Salary Calculator

Convert salary between hourly, daily, weekly, monthly, and annual rates. Calculate take-home pay after tax, social security, and custom deductions.

salary paycheck take-home pay income tax net pay gross pay finance calculator
Free Client-Side Private
For informational purposes only. Tax rules, social contributions, and deductions vary by country, region, and individual circumstances. Always verify your net pay with your employer or a qualified accountant.
Gross Salary
Pay period
Work Schedule
h
d
wk
Deductions (annual)
%
%
Additional deductions
🔒 This tool runs entirely in your browser — your files are never uploaded to any server.
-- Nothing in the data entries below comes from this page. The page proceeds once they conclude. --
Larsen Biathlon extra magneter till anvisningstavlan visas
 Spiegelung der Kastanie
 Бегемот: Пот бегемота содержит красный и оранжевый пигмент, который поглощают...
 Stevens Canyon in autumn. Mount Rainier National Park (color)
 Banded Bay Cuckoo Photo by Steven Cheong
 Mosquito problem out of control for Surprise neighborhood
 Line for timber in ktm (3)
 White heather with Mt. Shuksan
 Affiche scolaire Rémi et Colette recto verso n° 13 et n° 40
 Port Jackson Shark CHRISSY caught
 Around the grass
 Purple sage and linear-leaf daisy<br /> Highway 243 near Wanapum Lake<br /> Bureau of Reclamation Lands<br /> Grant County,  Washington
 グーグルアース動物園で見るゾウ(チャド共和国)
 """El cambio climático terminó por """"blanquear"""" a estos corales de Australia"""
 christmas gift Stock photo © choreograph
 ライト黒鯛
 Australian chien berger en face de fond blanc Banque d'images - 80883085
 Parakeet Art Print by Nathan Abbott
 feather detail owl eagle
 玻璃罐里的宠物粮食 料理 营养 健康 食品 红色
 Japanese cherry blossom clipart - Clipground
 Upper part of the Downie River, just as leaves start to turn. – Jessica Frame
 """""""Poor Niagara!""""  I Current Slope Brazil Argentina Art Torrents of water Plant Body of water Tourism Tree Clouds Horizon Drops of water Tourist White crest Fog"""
Salary Calculator is a free online tool that converts any salary figure between pay periods and calculates your estimated take-home pay after taxes and deductions. Enter your gross pay, set your work schedule, add your tax rate and any extra deductions, and instantly see a full annual, monthly, weekly, daily, and hourly breakdown.

How to Use

  1. Enter your gross salary — Type any amount and select the pay period it refers to (hourly, daily, weekly, monthly, or annual).
  2. Set your work schedule — Adjust hours per day, days per week, and weeks per year for accurate period conversions.
  3. Enter your tax rate — Input your estimated income tax percentage. You can also add a social security or national insurance contribution rate.
  4. Add custom deductions — Click "+ Add deduction" to include pension contributions, health insurance, union dues, or any other fixed annual deduction.
  5. Read the results — Your current pay period row is highlighted. The table shows gross, tax, social, other deductions, and net pay for every period.

Pay Period Conversions

The calculator uses your work schedule to convert any input period to an annual gross figure, then divides down:

Period Conversion
Hourly → Annual Amount × hours/day × days/week × weeks/year
Daily → Annual Amount × days/week × weeks/year
Weekly → Annual Amount × weeks/year
Monthly → Annual Amount × 12
Annual As entered

Understanding Your Results

Field Meaning
Gross Pre-tax earnings for that period
Tax Income tax portion (flat rate applied to gross)
Social Social security / NI contribution
Other Sum of all custom deductions, divided by period
Net Take-home pay after all deductions
Effective rate Total deductions as a % of annual gross

Common Tax Rates by Country (Examples)

Country Approx. Basic Income Tax Social / NI
United Kingdom 20% (basic rate) ~8–12% NI
United States 22% (federal, mid bracket) 7.65% FICA
Germany ~25–42% ~20% total
France ~11–30% ~22%
Turkey 15–35% ~14% SGK
Australia 19–32.5%

These are approximate figures for illustration. Use your actual marginal or effective rate for accurate results.

Tips

  • Use your effective rate (not marginal rate) for a more realistic net pay estimate.
  • Add your pension contribution as a custom deduction to see your true take-home.
  • If your employer also pays social contributions, this calculator reflects employee-side deductions only.

FAQ

What is the difference between gross and net salary?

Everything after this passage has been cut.